Supporting components

  • media/ — uploaded files (product images)
  • requirements.txt — Python dependencies
  • .env — sensitive configuration (never commit this file)
  • db.sqlite3 — SQLite database (development only)
  • manage.py — Django management utility

Integration Recommendations

After reviewing this project, you should be able to implement a similar integration in your own system. Below are several practical recommendations.

1. Isolate Customer’s Canvas logic

If your application architecture allows, move all Customer’s Canvas Hub–related logic into a dedicated module.
This improves maintainability and enables reuse across projects.

2. Use official API clients

While it is possible to use raw HTTP calls (httpx, urllib3) or generate clients from OpenAPI specs, we strongly recommend using the official API clients published on PyPI.

This project uses:

pip install aurigma-storefront-api-client

Additional Customer’s Canvas API clients are also available on PyPI.

3. Adapt product mapping to your domain model

In this demo:

  • A Product Variant (SKU) represents a sellable item
  • Variants are grouped into Product Groups
  • ProductGroup.id identifies the Customer’s Canvas product
  • SKU identifies the specific variant

Other eCommerce systems may model products closer to Customer’s Canvas, where a product contains selectable options that generate variants.

Avoid creating a separate Customer’s Canvas product for every variant unless truly necessary.
Using options inside Customer’s Canvas products often simplifies management.

4. Define an editor embedding strategy

Customer’s Canvas Hub is designed so that:

  1. Different products can use different editors
  2. Editors can have different configurations
  3. Editor configuration is managed in the admin UI, not in code

While it may be tempting to hardcode a single editor (e.g., Handy Editor), we strongly recommend loading editor configuration dynamically from Customer’s Canvas.

Possible approaches:

  1. Server-side templates — use different HTML templates per workflow type
  2. Dynamic frontend loading — inject editor scripts dynamically
  3. SPA frameworks — create dedicated components for each editor type (React, Angular, Vue)
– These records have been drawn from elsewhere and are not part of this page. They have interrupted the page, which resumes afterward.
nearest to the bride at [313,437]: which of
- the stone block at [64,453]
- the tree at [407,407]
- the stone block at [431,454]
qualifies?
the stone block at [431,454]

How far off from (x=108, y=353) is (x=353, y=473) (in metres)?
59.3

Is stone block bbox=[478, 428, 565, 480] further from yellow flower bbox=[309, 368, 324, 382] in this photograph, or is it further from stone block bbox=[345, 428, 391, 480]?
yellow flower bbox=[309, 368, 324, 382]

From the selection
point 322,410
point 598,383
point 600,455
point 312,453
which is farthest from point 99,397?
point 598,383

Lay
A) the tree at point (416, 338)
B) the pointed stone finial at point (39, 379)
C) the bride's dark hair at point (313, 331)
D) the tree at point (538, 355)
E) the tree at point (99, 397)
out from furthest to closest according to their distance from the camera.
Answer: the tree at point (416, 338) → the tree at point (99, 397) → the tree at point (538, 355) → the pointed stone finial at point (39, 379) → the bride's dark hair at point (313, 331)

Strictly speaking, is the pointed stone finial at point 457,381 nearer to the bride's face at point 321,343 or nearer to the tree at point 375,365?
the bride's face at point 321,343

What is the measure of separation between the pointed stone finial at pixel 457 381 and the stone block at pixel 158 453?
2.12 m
Workflow Elements editors are largely unified, while UI Framework differs from Workflow Elements significantly. You can reuse one component for Workflow Elements and separate ones for UI Framework editors.
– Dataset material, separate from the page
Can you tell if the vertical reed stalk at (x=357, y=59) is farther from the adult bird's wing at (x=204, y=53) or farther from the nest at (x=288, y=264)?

To optimize performance, fetch as much Customer’s Canvas data as possible on the backend (preferably with caching).

5. Handling store users

In this demo, personalization is performed using anonymous users tied to a Django session.
This means uploaded assets and designs are lost once the session expires.

If you want users to:

  • Resume work on designs later
  • Retain uploaded assets

If a customer is signed in, you should pass your store user IDs when requesting a Storefront User Token instead of session ID.
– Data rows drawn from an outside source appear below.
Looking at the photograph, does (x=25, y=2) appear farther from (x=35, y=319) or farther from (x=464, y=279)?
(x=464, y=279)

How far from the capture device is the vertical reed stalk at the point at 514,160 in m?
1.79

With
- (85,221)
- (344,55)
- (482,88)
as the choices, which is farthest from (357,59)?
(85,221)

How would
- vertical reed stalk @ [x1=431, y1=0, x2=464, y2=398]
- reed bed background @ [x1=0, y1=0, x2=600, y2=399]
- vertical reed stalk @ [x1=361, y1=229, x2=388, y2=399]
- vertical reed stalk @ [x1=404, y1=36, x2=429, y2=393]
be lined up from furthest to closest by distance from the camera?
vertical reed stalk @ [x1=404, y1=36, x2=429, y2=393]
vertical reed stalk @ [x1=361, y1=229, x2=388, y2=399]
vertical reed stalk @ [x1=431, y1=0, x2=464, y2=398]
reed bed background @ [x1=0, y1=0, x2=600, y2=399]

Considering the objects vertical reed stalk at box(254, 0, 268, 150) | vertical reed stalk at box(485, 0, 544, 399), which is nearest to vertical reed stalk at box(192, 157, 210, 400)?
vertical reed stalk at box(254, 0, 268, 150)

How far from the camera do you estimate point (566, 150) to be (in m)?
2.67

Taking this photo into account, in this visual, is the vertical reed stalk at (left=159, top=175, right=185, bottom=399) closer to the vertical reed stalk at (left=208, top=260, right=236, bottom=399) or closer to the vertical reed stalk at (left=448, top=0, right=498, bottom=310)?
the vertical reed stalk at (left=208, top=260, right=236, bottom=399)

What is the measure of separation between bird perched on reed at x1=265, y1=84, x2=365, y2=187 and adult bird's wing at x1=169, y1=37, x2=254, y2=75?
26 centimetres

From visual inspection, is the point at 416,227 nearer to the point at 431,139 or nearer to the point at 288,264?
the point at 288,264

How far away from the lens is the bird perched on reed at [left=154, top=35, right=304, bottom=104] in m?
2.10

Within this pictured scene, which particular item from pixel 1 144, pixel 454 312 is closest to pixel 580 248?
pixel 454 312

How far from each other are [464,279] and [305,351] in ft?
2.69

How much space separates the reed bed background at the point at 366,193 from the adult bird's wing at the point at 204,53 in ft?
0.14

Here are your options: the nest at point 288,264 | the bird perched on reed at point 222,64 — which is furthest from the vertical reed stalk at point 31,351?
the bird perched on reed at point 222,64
Customer’s Canvas also supports user data merging when an anonymous user logs in later:
https://customerscanvas.com/dev/backoffice/api/storefront/register-customers.html

6. Artifact delivery strategy

This demo uses a simple polling approach:

  • The backend checks rendering status every 30 seconds
  • Once completed, artifact download links are retrieved directly

For production systems, a webhook-based approach is recommended.
This requires adding an invoke URL task to the rendering pipeline.